Woodchopper: this directly targets the hip-core-shoulder rotating movement you’re going to perform in golf. It builds the relevant muscles and gets you familiar with the whole-body movement.

Day 2

Goblet Cossack squat (see above)

Kettlebell swing (see above)

Seated dumbbell press (see above)

Rotating lunge: a perfect exercise for building leg, hip, and core strength together. It helps build full-body rotational control and strengthens the connected muscle groups required for a great drive.

Explosive step-up: a great drive is both smooth and explosive. The explosive step up helps work on the power in the leg and hip, building the ability to produce force rapidly and build a great drive.

Slam ball: a great explosive core movement that helps build dynamic, reactive ab strength. In simple terms, it’s really specific to reducing the injury risks associated with golf and high-speed extension and twisting. This makes it a great addition to your training to get used to moving fast and safely.

The Take-Home Message

Good training for a senior golfer is about staying in the game and improving.

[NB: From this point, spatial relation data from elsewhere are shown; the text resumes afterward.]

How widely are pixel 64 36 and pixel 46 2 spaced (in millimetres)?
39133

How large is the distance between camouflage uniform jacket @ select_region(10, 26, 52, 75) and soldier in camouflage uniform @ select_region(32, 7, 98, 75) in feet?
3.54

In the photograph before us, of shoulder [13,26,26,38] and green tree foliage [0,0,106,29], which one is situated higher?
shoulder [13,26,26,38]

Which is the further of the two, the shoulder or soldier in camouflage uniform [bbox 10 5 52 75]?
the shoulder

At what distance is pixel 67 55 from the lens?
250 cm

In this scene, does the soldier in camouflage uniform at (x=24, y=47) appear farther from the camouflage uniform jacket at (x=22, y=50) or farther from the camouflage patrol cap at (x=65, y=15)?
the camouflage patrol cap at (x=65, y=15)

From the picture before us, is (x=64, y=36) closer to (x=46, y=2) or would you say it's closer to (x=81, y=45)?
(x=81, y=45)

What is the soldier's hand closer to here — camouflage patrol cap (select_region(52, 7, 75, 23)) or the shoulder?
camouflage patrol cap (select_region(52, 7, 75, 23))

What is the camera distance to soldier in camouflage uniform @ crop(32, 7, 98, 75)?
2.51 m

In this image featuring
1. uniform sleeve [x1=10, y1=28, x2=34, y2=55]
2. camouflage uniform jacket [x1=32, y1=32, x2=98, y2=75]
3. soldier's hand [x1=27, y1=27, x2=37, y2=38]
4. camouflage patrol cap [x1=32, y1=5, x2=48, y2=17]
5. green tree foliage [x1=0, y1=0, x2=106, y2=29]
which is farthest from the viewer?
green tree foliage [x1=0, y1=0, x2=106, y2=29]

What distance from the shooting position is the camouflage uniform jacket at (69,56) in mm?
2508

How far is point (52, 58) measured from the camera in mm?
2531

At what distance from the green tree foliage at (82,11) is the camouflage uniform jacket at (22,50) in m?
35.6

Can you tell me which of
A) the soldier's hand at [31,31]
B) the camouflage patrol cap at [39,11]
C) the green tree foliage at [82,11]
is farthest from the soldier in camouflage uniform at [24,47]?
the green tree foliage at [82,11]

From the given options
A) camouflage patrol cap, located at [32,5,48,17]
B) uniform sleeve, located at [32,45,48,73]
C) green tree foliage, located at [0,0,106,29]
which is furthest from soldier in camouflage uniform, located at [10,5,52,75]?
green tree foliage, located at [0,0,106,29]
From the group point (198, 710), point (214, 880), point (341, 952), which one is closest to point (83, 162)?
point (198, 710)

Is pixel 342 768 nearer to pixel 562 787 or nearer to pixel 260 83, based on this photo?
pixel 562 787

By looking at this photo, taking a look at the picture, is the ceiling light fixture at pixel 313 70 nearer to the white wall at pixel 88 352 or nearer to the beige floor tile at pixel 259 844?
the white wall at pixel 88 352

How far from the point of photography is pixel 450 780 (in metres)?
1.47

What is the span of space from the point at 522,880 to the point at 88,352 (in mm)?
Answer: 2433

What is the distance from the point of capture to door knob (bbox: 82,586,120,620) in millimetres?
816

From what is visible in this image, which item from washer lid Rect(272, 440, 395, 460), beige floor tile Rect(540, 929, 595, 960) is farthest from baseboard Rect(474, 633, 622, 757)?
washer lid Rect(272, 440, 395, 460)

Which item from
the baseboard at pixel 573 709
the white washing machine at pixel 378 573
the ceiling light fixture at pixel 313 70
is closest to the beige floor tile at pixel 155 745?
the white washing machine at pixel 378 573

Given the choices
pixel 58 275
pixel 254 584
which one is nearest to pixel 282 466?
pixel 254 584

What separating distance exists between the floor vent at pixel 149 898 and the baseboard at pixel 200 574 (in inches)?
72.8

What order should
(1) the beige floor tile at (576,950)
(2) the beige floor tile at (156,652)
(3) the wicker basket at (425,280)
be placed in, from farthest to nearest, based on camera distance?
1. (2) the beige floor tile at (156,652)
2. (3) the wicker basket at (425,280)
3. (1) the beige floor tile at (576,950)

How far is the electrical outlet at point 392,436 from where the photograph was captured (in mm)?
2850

Age isn’t an excuse nor is it something to be afraid of. Good mobility and strength training help you keep getting better and make the most of your body. You can improve your physique, build a better drive, and keep your body healthier through whatever life throws at you.

The perk of age is figuring out what works and how to approach problems. The same is true when it comes to training for golf: what works is good movement, patient progress, and doing things right.

If you apply these processes to this exercise program for senior golfers, you’re going to come out of it a healthier, stronger person – and a better golfer! Get started, where you are with what you have, and just wait and see how far this approach takes you.